We as engineers know what data we have by simply looking at it, and instead of devising complicated statistical models to infer from our data, we can developed simple constraints that can show when something is going wrong or right, without the need for unsupervised learning and other more complicated techniques. 

But don't get me wrong, I love unsupervised learning, I actually used it a lot, especially in applications when I need randomness in feature extraction to see the various options for each run. But that's a privilege for me who understands unsupervised learning, unlike other engineers who don't know what it means and can't make sense of its results.
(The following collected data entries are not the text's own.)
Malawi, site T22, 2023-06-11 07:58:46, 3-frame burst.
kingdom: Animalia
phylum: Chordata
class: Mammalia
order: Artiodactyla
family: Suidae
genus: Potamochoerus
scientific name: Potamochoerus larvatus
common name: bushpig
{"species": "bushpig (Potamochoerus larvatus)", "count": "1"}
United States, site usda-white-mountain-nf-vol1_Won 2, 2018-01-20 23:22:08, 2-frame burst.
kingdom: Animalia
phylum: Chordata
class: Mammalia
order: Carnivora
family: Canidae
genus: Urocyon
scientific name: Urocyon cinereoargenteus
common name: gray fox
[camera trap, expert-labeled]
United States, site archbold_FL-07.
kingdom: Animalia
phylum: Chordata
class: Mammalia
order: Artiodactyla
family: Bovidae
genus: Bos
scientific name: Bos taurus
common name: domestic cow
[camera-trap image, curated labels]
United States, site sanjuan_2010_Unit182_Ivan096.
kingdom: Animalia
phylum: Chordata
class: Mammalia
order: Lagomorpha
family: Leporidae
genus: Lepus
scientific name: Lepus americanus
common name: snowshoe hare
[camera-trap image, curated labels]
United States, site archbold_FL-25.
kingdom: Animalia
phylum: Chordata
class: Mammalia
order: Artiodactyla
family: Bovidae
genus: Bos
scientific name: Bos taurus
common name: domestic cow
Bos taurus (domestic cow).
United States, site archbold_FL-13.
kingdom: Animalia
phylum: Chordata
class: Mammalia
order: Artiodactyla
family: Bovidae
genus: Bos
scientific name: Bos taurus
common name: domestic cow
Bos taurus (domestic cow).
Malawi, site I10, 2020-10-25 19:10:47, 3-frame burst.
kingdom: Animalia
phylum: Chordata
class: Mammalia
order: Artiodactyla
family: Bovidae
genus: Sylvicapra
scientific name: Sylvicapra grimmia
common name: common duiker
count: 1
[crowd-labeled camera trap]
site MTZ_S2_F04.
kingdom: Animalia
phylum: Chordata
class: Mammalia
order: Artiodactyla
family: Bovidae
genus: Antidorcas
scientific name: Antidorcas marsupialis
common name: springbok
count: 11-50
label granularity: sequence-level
If you know your data and field, data science can make you unstoppable. But if you are the best data scientist out there, with no other field to couple your data science skills with, you'll be trying hard to impress other data scientists with no substantial value in the market or the real world. 

Solving one riddle each week from the probability book "Cut the Knot" inspired me to think this way.

Buy yourself one and solve at least one on weekends, you'll see that less is more and that simplicity is beautiful.